(Spatial question entries)
----
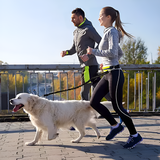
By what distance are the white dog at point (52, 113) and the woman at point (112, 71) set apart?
332 millimetres

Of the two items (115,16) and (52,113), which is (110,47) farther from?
(52,113)

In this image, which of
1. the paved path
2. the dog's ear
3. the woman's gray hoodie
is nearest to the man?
the woman's gray hoodie

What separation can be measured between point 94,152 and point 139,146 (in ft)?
2.34

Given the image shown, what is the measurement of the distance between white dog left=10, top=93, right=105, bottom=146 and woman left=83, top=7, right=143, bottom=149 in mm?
332

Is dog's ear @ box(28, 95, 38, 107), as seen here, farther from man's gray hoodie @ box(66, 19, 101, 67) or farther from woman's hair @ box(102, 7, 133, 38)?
woman's hair @ box(102, 7, 133, 38)

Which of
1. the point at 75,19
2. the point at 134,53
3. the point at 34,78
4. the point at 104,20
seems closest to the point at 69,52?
the point at 75,19

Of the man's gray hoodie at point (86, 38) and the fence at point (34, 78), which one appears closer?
Answer: the man's gray hoodie at point (86, 38)

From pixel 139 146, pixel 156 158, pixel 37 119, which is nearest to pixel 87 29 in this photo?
pixel 37 119

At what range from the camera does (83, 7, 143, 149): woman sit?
3141 millimetres

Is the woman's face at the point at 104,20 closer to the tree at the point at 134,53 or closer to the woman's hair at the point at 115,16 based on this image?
the woman's hair at the point at 115,16

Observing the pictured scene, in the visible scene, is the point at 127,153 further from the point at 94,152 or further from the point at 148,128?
the point at 148,128

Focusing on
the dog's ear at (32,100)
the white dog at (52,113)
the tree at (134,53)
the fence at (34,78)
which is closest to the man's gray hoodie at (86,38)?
the white dog at (52,113)

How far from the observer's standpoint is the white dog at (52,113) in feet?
10.9

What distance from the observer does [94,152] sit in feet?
9.57
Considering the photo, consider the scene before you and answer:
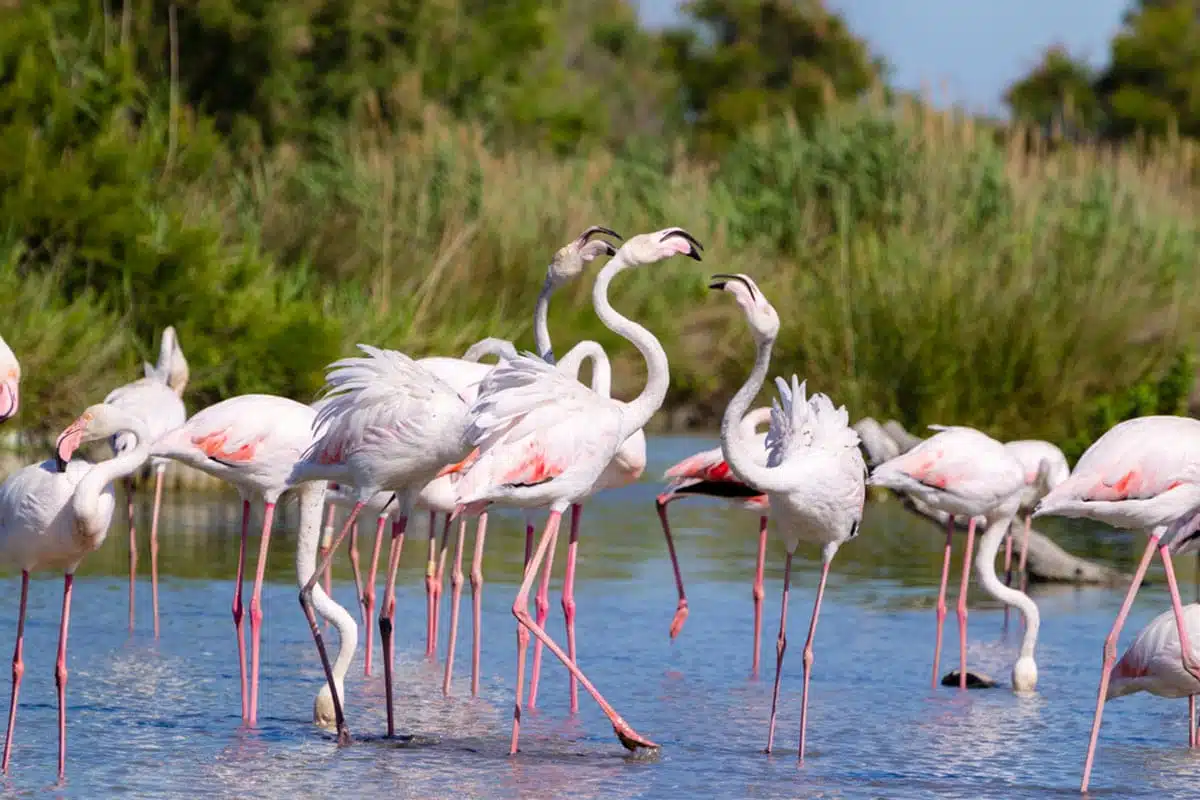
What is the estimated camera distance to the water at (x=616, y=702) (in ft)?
18.1

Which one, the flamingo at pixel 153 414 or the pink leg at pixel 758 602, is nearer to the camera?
the pink leg at pixel 758 602

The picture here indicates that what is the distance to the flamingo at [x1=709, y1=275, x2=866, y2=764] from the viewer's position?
5820 millimetres

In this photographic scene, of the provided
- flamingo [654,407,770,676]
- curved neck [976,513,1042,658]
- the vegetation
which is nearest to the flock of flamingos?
curved neck [976,513,1042,658]

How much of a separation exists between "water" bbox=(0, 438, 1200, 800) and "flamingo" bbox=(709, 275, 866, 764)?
466mm

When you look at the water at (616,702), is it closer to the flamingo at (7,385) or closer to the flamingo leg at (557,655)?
the flamingo leg at (557,655)

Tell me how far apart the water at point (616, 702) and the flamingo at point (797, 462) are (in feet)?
1.53

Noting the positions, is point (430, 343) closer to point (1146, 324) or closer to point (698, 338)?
point (698, 338)

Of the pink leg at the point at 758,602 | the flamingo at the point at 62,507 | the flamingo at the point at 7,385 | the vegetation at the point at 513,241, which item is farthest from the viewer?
the vegetation at the point at 513,241

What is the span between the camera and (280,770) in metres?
5.53

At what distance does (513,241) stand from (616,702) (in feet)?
33.4

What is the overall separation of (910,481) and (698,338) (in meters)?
9.76

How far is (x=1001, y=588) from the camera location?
24.7 ft

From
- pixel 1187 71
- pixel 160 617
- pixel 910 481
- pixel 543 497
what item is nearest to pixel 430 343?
pixel 160 617

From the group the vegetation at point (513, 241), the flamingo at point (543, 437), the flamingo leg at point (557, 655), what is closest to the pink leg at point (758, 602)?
the flamingo leg at point (557, 655)
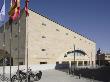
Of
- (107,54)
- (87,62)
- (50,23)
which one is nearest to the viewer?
(50,23)

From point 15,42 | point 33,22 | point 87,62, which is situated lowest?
point 87,62

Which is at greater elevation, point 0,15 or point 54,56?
point 0,15

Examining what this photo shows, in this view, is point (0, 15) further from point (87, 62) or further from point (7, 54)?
point (87, 62)

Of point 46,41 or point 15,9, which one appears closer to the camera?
point 15,9

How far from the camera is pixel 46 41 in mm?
70125

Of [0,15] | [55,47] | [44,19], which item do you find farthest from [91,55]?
[0,15]

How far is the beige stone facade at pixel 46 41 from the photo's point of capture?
64950 mm

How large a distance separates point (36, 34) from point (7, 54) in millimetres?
9678

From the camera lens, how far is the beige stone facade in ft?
213

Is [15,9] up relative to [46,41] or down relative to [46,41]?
up

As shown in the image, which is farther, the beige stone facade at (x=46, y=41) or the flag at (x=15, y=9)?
the beige stone facade at (x=46, y=41)

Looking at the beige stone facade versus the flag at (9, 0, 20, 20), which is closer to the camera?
the flag at (9, 0, 20, 20)

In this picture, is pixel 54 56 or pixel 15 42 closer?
pixel 15 42

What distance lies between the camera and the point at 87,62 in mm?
90812
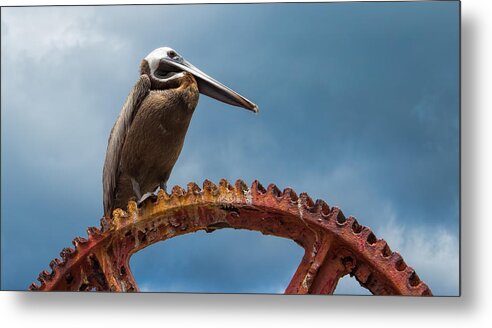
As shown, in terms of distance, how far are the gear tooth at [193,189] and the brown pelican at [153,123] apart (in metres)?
0.28

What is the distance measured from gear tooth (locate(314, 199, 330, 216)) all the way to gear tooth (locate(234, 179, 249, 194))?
30 cm

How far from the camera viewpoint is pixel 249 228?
14.7ft

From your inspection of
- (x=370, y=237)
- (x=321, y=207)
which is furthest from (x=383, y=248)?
(x=321, y=207)

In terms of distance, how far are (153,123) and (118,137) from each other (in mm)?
202

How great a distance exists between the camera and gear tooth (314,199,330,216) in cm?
434

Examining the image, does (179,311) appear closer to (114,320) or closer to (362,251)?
(114,320)

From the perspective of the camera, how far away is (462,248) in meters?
4.43

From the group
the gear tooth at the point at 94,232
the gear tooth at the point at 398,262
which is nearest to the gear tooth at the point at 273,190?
the gear tooth at the point at 398,262

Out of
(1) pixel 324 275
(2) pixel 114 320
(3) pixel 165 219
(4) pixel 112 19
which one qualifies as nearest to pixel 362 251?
(1) pixel 324 275

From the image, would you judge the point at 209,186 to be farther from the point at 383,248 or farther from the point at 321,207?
the point at 383,248

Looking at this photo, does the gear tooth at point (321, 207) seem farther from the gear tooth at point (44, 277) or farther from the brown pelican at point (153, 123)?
the gear tooth at point (44, 277)

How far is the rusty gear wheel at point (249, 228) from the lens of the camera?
4305 millimetres

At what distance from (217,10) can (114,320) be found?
1.42 meters

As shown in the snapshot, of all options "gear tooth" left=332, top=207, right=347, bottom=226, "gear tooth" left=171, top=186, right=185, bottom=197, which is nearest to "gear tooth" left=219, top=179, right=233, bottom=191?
"gear tooth" left=171, top=186, right=185, bottom=197
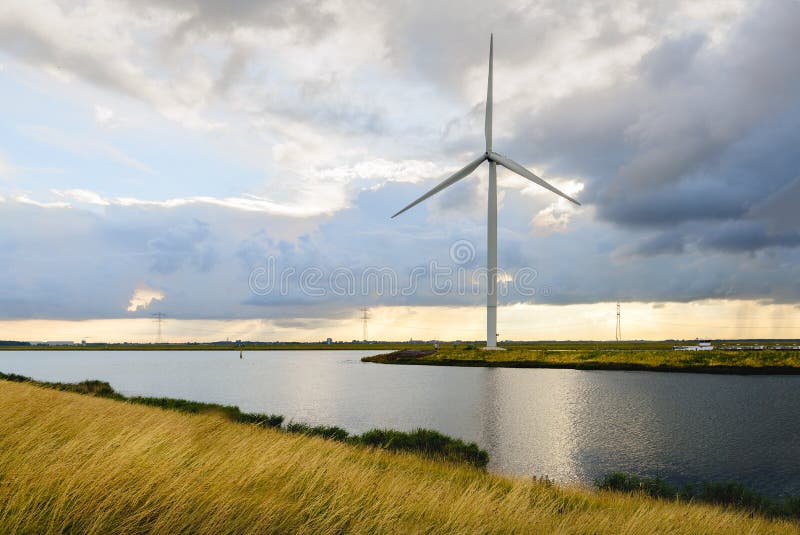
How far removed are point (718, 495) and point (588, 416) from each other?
24305mm

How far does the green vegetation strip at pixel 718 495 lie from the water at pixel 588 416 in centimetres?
277

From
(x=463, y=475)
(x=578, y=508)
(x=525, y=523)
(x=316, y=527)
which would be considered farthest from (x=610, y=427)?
(x=316, y=527)

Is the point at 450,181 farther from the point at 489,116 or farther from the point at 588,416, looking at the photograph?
the point at 588,416

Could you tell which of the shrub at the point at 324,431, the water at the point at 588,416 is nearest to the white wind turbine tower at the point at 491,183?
the water at the point at 588,416

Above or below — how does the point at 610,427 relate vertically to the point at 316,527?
below

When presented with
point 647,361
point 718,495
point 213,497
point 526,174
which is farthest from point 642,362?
point 213,497

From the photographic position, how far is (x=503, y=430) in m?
35.8

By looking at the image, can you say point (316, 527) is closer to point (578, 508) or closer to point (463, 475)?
point (578, 508)

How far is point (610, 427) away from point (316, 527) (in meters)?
34.5

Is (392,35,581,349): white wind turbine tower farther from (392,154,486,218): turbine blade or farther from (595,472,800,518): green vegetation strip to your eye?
(595,472,800,518): green vegetation strip

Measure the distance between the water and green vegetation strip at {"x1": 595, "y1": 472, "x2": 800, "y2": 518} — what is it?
9.09ft

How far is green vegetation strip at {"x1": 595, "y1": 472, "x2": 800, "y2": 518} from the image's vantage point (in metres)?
17.4

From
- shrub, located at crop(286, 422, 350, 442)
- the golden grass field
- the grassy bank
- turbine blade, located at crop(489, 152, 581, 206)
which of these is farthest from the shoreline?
the golden grass field

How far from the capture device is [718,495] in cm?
1897
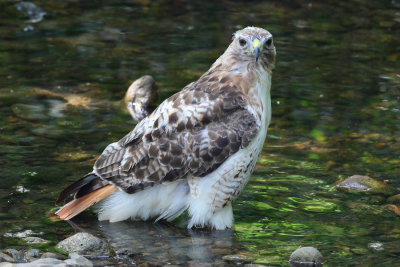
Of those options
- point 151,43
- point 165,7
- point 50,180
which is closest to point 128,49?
point 151,43

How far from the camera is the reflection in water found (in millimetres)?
6547

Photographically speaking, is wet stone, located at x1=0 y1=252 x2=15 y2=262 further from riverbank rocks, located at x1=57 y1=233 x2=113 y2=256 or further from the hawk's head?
the hawk's head

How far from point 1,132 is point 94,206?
2519 millimetres

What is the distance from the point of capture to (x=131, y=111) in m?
10.3

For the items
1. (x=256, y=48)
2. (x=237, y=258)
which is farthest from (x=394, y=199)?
(x=256, y=48)

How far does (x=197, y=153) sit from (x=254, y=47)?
107 cm

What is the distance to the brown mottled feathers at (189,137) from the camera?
6816 mm

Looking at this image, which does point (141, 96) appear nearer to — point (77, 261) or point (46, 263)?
point (77, 261)

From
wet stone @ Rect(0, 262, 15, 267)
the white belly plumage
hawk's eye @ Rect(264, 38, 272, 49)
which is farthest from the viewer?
hawk's eye @ Rect(264, 38, 272, 49)

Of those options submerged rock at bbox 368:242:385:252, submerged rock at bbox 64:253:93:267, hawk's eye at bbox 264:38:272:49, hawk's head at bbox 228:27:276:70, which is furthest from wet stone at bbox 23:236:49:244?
submerged rock at bbox 368:242:385:252

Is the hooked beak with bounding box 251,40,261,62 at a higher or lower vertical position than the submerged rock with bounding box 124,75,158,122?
higher

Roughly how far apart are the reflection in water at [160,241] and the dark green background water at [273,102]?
0.22m

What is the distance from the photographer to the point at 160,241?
6910 mm

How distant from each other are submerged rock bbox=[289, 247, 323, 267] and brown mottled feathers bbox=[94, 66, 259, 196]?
3.46 feet
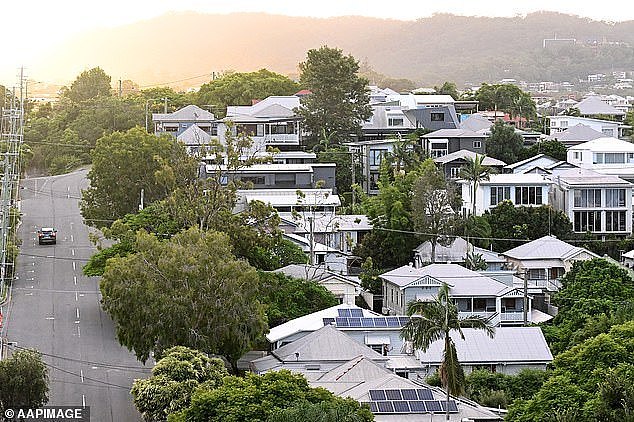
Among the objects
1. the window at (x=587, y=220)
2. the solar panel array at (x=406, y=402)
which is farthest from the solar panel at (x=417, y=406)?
the window at (x=587, y=220)

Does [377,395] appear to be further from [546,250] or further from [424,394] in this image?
[546,250]

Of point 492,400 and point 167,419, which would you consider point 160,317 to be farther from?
point 492,400

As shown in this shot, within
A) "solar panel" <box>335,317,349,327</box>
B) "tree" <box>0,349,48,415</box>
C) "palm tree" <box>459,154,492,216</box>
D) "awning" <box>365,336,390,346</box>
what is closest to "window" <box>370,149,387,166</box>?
"palm tree" <box>459,154,492,216</box>

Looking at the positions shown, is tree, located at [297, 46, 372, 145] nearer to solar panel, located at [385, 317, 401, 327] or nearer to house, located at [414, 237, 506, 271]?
house, located at [414, 237, 506, 271]

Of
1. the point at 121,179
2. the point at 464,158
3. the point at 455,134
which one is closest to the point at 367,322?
the point at 121,179

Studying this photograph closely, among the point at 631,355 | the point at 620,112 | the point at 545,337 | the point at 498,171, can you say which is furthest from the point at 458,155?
the point at 620,112

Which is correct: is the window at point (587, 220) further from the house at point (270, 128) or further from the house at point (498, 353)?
the house at point (498, 353)
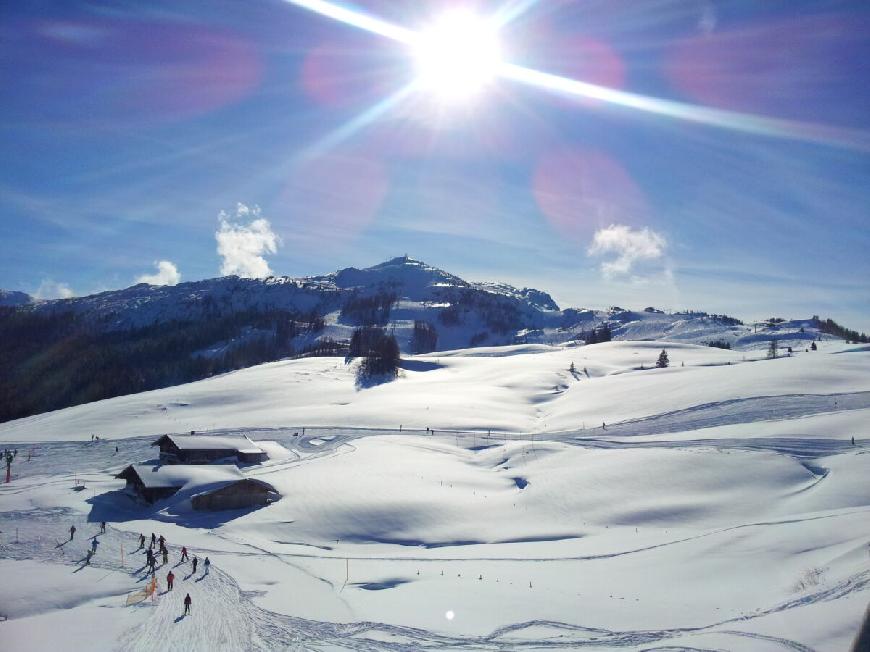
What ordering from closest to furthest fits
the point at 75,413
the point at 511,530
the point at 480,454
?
the point at 511,530, the point at 480,454, the point at 75,413

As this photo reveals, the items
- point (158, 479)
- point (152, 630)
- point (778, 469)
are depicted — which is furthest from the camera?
point (158, 479)

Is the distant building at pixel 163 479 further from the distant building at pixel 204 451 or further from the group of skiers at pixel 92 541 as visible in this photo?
the group of skiers at pixel 92 541

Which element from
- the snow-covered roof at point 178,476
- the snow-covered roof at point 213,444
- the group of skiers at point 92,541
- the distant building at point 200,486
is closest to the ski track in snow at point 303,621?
----
### Your goal:
Quote exactly, and only, the lines from the line containing "Studying this photograph" through the final line of the records above, both included, omitting any pictures.

### Response to the task:
Studying this photograph closely, among the point at 631,355 | the point at 620,112 | the point at 545,337 | the point at 498,171, can you say which is furthest from the point at 458,155?
the point at 620,112

Which is correct: is the window at point (587, 220) further from the house at point (270, 128) or further from the house at point (498, 353)?
the house at point (498, 353)
What ordering from closest to furthest fits
the point at 75,413
the point at 511,530
the point at 480,454
?
the point at 511,530, the point at 480,454, the point at 75,413

As this photo reveals, the items
- point (158, 479)
- point (152, 630)
- point (778, 469)
are depicted — which is furthest from the camera?
point (158, 479)

Is the distant building at pixel 163 479 further from the distant building at pixel 204 451 or further from the group of skiers at pixel 92 541 as visible in this photo?
the group of skiers at pixel 92 541

Which element from
- the snow-covered roof at point 178,476
- the snow-covered roof at point 213,444
- the group of skiers at point 92,541
- the distant building at point 200,486
is closest to the ski track in snow at point 303,621?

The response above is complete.